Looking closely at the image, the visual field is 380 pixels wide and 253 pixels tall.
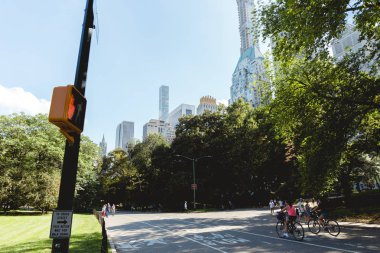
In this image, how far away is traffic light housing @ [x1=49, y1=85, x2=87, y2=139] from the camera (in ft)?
10.4

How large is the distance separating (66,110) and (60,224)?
1468 millimetres

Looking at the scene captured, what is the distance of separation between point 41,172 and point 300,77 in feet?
133

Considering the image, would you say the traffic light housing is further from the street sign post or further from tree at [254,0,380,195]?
tree at [254,0,380,195]

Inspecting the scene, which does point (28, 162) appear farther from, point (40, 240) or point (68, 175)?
point (68, 175)

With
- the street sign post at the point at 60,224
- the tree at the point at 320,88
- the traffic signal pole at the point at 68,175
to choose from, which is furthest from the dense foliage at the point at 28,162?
the street sign post at the point at 60,224

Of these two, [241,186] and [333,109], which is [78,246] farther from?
[241,186]

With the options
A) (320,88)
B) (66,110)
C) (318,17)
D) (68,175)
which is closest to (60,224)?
(68,175)

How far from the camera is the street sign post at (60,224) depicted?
3.49m

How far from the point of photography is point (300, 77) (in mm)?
19031

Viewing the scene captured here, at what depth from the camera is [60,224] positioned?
3.52 metres

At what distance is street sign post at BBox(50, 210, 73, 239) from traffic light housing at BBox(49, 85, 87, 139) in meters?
1.00

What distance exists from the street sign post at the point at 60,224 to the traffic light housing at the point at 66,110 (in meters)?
1.00

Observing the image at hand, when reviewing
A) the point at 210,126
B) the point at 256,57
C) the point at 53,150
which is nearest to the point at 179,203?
the point at 210,126

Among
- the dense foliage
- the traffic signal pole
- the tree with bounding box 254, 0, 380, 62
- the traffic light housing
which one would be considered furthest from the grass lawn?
the dense foliage
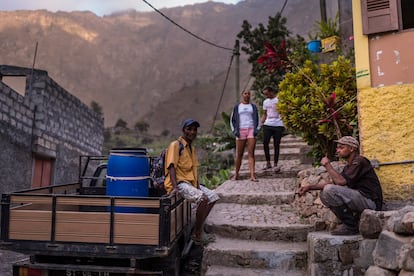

● Written task
Rewrite all of the lines above with "traffic signal pole" swapped for "signal mast" and everything else unchanged, leaving out the pictures.

● Answer
Looking closely at the image, the visual field is 380 pixels wide and 253 pixels tall.
In this image, how far away is traffic light housing @ [x1=49, y1=85, x2=87, y2=139] from the camera (in ft)?
10.4

How large is the distance separating (66,110) and (60,224)?
1468 millimetres

Looking at the scene captured, what is the distance of separation between point 41,172 and point 300,77 in feet?
133

Considering the image, would you say the traffic light housing is further from the street sign post or further from tree at [254,0,380,195]?
tree at [254,0,380,195]

Inspecting the scene, which does point (28, 162) appear farther from, point (40, 240) or point (68, 175)?
point (68, 175)

With
- the street sign post at the point at 60,224
- the tree at the point at 320,88
- the signal mast at the point at 68,175
to choose from, which is furthest from the dense foliage at the point at 28,162?
the street sign post at the point at 60,224

Of these two, [241,186] and [333,109], which is [78,246] farther from?
[241,186]

With the options
A) (320,88)
B) (66,110)
C) (318,17)
D) (68,175)
which is closest to (60,224)?
(68,175)

How far from the camera is the street sign post at (60,224) depicted?
3.49m

How far from the point of photography is point (300, 77) (in mm)?
19031

Viewing the scene captured here, at what depth from the camera is [60,224] positioned?
3.52 metres

At what distance is street sign post at BBox(50, 210, 73, 239) from traffic light housing at BBox(49, 85, 87, 139) in meters?
1.00

What distance exists from the street sign post at the point at 60,224 to the traffic light housing at the point at 66,110 (in meters)?
1.00

Observing the image at hand, when reviewing
A) the point at 210,126
B) the point at 256,57
C) the point at 53,150
which is nearest to the point at 179,203?
the point at 210,126

Among
- the dense foliage
- the signal mast
- the tree with bounding box 254, 0, 380, 62
- the traffic light housing
which one would be considered furthest from the grass lawn?
the dense foliage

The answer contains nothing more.